I can attribute some of my portfolio's success to the avoidance of asset bubbles.  If I had been invested in any of the crazes that hit the markets since the mid-'90s I'd be in a world of hurt.  Fortunately I don't follow crowds.  

I stayed in cash and fixed income while plenty of very smart people chased dot-com dreams in the late 1990s.  I remained in cash after that stuff peaked in March 2000 and wiped out plenty of people who thought they knew better than me.  I had a bad feeling about the Federal Reserve's stimulative monetary policy of the early 2000s and didn't want to pick the next bad thing by accident.  

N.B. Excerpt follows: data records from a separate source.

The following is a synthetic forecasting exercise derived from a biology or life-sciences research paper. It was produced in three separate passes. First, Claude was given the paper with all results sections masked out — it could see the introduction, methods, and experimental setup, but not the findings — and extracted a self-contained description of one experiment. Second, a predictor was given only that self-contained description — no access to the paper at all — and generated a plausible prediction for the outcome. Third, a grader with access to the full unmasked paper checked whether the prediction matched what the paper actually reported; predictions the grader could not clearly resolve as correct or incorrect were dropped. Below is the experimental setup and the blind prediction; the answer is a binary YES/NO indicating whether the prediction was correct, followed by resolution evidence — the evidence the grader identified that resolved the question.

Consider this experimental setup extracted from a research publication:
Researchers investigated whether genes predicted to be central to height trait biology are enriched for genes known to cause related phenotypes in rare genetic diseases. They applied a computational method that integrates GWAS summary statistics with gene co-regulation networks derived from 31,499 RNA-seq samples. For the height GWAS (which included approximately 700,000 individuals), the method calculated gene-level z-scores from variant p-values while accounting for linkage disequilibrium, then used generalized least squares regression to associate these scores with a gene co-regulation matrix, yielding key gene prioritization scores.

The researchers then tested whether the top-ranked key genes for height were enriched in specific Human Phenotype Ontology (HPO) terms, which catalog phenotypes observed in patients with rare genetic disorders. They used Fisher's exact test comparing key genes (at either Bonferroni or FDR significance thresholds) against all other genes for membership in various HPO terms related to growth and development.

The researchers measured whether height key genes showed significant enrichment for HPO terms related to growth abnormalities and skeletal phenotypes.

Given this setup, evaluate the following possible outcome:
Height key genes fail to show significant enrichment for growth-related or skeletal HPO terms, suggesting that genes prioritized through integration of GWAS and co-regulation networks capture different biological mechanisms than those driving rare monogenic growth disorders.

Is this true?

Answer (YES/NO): NO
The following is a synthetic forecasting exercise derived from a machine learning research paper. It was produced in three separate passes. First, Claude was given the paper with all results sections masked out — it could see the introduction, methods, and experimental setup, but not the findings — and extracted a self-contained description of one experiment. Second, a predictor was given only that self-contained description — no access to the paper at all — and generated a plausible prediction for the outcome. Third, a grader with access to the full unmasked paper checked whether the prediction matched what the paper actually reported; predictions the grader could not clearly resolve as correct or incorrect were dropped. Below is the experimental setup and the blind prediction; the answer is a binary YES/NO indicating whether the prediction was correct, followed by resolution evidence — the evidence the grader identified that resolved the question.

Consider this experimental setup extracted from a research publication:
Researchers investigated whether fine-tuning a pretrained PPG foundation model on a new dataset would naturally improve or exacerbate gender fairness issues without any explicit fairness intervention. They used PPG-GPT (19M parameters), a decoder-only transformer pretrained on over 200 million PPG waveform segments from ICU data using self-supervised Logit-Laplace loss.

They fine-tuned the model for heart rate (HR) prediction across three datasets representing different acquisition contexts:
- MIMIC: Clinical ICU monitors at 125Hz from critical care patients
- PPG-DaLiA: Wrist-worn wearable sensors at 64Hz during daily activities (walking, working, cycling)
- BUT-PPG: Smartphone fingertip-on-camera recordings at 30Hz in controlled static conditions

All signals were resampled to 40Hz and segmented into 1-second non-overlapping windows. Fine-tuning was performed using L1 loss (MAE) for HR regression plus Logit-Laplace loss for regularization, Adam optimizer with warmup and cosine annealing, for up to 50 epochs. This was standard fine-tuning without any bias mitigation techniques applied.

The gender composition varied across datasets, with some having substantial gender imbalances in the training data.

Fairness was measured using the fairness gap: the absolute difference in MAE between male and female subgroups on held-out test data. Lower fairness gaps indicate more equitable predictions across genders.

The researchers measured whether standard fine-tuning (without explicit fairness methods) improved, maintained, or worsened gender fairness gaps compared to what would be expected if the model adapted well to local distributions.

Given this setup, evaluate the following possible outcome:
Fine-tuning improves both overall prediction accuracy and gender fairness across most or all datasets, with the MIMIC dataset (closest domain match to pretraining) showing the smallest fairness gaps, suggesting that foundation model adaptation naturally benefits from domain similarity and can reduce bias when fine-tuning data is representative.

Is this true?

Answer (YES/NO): NO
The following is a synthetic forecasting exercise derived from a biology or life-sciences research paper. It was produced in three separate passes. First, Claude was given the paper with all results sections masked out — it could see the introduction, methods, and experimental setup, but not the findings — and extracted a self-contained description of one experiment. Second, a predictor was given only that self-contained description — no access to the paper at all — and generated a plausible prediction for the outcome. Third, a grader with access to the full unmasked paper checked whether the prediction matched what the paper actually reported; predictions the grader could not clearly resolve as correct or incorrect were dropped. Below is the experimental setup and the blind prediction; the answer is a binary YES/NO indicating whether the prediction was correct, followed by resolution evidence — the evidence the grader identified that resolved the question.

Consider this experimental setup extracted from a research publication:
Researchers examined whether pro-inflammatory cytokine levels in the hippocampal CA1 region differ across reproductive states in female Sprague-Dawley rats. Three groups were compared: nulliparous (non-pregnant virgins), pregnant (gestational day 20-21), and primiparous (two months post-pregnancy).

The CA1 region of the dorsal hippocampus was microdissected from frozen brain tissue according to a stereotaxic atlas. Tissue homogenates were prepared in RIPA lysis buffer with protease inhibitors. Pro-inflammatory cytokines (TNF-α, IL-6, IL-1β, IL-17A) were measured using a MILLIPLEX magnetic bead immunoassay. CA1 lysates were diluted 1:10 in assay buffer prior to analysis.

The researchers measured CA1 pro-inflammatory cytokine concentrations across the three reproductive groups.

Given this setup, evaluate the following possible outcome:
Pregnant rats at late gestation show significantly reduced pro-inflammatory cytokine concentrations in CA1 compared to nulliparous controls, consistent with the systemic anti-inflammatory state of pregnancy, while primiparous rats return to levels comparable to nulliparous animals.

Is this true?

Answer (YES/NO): NO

In 2002 I attended a hiring conference in the San Francisco area (one of the Burlingame airport hotels to be precise) put on by one of the recruiting firms that love to place former military officers with large companies.  I sometimes wonder whether these recruiters collect the first-year bonus their candidates would otherwise get if they were hired on their own, but that's not germane to this article.  The clearest memories I have of that hiring conference were the pitches the recruiters gave for homebuilders, specifically Pulte and Centex.  The home mortgage bubble was in full swing and developers were busy paving over pristine farmland in Stockton, Pleasanton, and elsewhere to accommodate the Greenspan Fed's loose money policy.  The housing bubble sure looked great to the people inside homebuilders who thought they had it made.  I decided to pass on the homebuilding jobs available; they just weren't suited for my white-collar ambitions.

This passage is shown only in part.